If I run it with spark-submit and master local[2], it works fine.
But if I used the --master spark://master:7077 (2 nodes), the 1st
propsBC.value is printed, but the 2nd print inside the map function causes
null pointer exception:

Caused by: java.lang.NullPointerException
        at test.spark.Main$$anonfun$1.apply(Main.scala:79)
        at test.spark.Main$$anonfun$1.apply(Main.scala:78)
        at scala.collection.Iterator$$anon$11.next(Iterator.scala:328)
        at scala.collection.Iterator$$anon$14.hasNext(Iterator.scala:389)

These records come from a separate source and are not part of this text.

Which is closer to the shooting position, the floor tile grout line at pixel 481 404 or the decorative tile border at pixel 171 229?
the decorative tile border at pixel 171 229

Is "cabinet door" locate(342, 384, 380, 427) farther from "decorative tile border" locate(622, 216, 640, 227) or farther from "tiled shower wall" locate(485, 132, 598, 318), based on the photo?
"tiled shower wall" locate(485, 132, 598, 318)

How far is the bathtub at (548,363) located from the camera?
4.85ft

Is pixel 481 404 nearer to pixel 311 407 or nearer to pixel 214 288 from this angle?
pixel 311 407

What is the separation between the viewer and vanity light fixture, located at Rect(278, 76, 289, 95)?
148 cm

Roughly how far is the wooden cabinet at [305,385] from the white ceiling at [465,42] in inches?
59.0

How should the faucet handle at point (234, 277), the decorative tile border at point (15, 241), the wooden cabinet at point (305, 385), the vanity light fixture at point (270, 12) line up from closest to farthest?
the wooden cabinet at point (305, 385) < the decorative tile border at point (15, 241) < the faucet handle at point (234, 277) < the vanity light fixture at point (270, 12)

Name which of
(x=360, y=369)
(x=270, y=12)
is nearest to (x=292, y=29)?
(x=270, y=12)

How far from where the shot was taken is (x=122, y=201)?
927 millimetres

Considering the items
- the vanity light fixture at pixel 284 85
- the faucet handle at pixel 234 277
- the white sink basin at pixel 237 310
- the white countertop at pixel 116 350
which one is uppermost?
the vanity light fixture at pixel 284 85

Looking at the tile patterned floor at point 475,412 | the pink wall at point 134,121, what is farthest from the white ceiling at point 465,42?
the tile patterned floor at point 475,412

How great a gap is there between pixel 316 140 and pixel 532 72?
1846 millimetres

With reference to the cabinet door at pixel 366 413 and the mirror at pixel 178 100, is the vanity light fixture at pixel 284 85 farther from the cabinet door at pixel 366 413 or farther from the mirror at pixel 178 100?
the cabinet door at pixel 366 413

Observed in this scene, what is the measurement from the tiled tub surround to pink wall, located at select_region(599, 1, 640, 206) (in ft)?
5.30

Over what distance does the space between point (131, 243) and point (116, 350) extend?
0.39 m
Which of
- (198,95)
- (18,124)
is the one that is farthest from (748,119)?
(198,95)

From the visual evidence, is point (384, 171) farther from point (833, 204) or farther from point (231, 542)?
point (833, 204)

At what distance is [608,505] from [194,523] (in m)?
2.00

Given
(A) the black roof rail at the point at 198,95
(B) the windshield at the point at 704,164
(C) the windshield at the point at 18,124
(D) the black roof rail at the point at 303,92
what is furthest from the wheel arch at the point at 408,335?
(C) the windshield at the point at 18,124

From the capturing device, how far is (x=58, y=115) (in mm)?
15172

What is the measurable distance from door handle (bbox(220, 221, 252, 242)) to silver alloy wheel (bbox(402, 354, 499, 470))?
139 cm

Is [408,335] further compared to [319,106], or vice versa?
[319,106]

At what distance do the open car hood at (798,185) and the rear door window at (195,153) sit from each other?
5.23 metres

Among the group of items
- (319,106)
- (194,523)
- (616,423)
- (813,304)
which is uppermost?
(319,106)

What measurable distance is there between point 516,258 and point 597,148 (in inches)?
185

        at scala.collection.Iterator$$anon$11.hasNext(Iterator.scala:327)
        at scala.collection.Iterator$$anon$11.hasNext(Iterator.scala:327)
        at
org.apache.spark.storage.MemoryStore.unrollSafely(MemoryStore.scala:284)
        at
org.apache.spark.CacheManager.putInBlockManager(CacheManager.scala:171)
        at org.apache.spark.CacheManager.getOrCompute(CacheManager.scala:78)
        at org.apache.spark.rdd.RDD.iterator(RDD.scala:268)
        at org.apache.spark.rdd.UnionRDD.compute(UnionRDD.scala:87)
        at org.apache.spark.rdd.RDD.computeOrReadCheckpoint(RDD.scala:306)
        at org.apache.spark.rdd.RDD.iterator(RDD.scala:270)
        at
org.apache.spark.scheduler.ResultTask.runTask(ResultTask.scala:66)
        at org.apache.spark.scheduler.Task.run(Task.scala:89)
        at
org.apache.spark.executor.Executor$TaskRunner.run(Executor.scala:214)

Appreciate any help,  thanks!